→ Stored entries

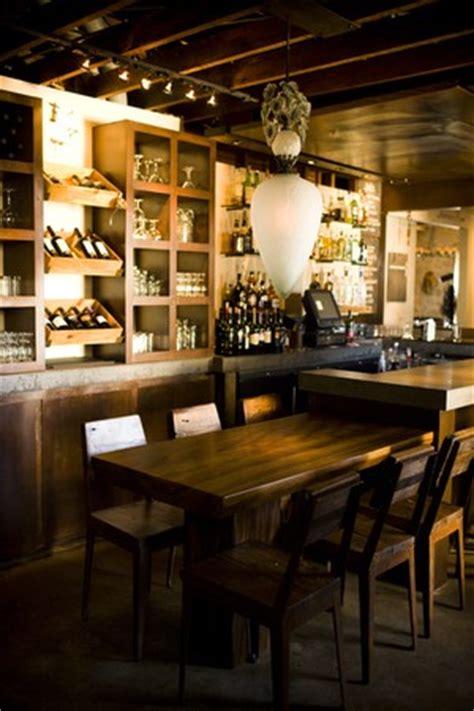 Bo Beau Kitchen Bar by Bo Beau Kitchen Bar Restaurant Info And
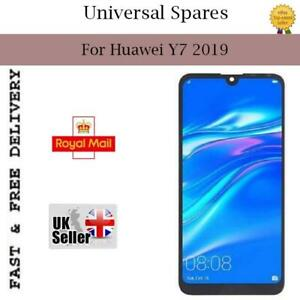 For-Huawei-Y7-2019-LCD-Black-Display-Touch-Screen-Digitizer-Replacement-DUB-LX1
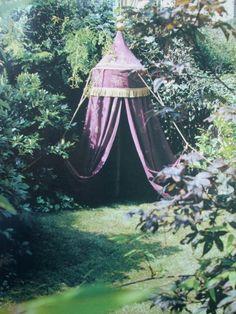secret forest fort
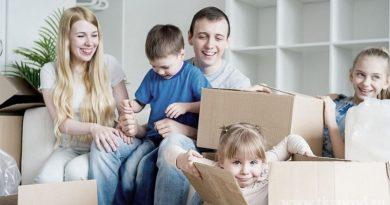 Правительство утвердило правила выплат на ипотеку многодетным семьям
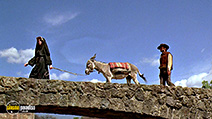 A still #9 from Two Mules for Sister Sara (1970)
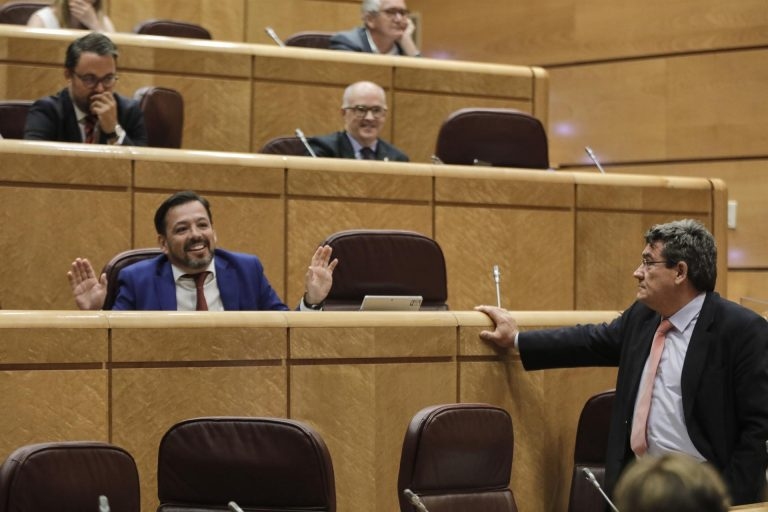 David Erguido (PP) renuncia al Senado al ser citado por la 'Púnica'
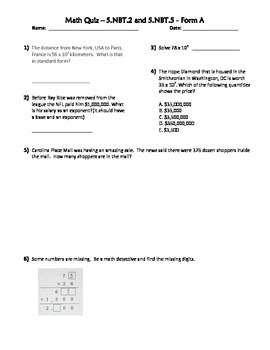 Powers of Ten and Multiplication of Whole Numbers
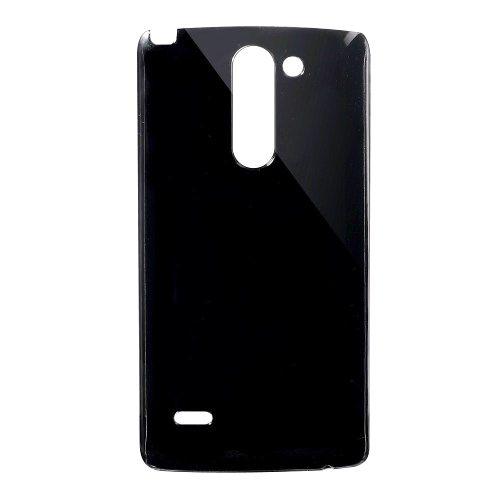 Θήκη LG G3 Stylus OEM πλάτη διάφανη λευκό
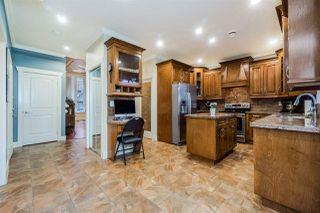 "Photo 4: 15112 58A Avenue in Surrey: Sullivan Station House for sale in ""Sullivan Station"" : MLS®# R2221360"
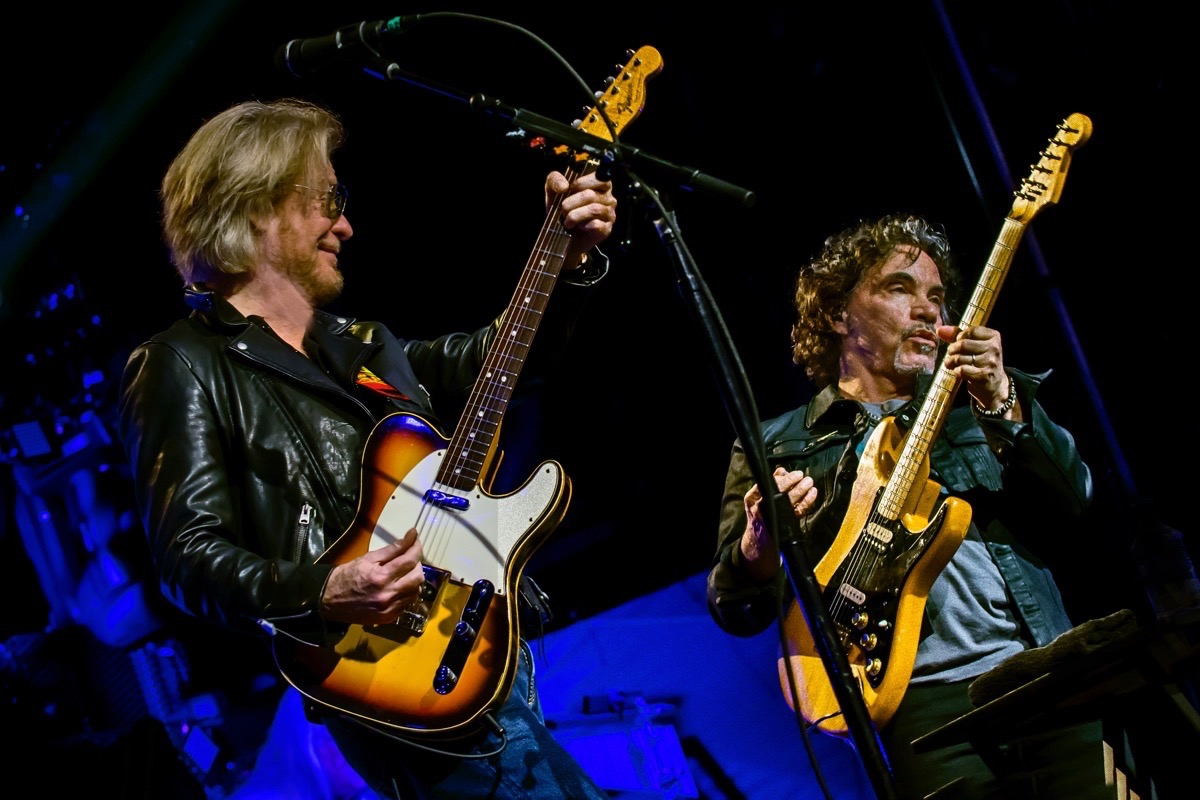 Daryl Hall, left, and John Oates play the Oracle Arena on Tuesday, with Train. (Courtesy Stuart Berg)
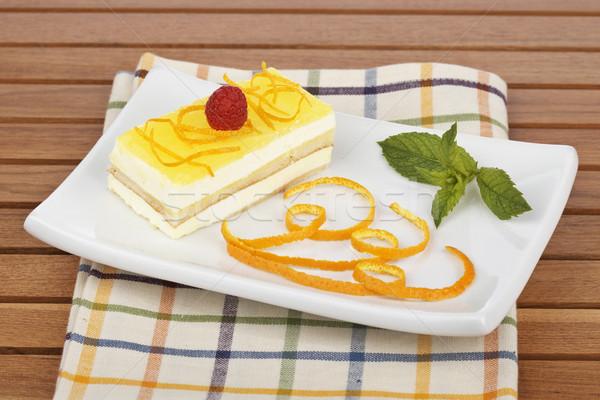 Delicious lemon cake Stock photo © broker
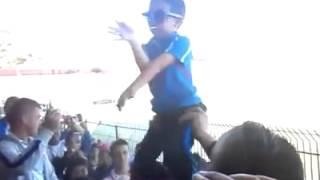 La dance ey ey way way stick tick 2014رقصة أي أي واي واي الستيك تيك الحلوة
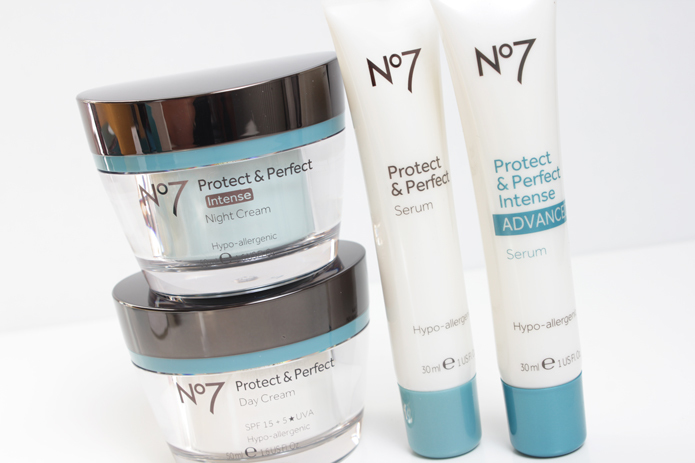 boots no 7 protect and perfect reviews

→ What you need to do
If a record holds a picture, drop the picture and return the rest of it exactly.

→ Result for this exercise
 Bo Beau Kitchen Bar by Bo Beau Kitchen Bar Restaurant Info And
 For-Huawei-Y7-2019-LCD-Black-Display-Touch-Screen-Digitizer-Replacement-DUB-LX1
secret forest fort
 Правительство утвердило правила выплат на ипотеку многодетным семьям
 A still #9 from Two Mules for Sister Sara (1970)
 David Erguido (PP) renuncia al Senado al ser citado por la 'Púnica'
 Powers of Ten and Multiplication of Whole Numbers
 Θήκη LG G3 Stylus OEM πλάτη διάφανη λευκό
 "Photo 4: 15112 58A Avenue in Surrey: Sullivan Station House for sale in ""Sullivan Station"" : MLS®# R2221360"
 Daryl Hall, left, and John Oates play the Oracle Arena on Tuesday, with Train. (Courtesy Stuart Berg)
 Delicious lemon cake Stock photo © broker
 La dance ey ey way way stick tick 2014رقصة أي أي واي واي الستيك تيك الحلوة
 boots no 7 protect and perfect reviews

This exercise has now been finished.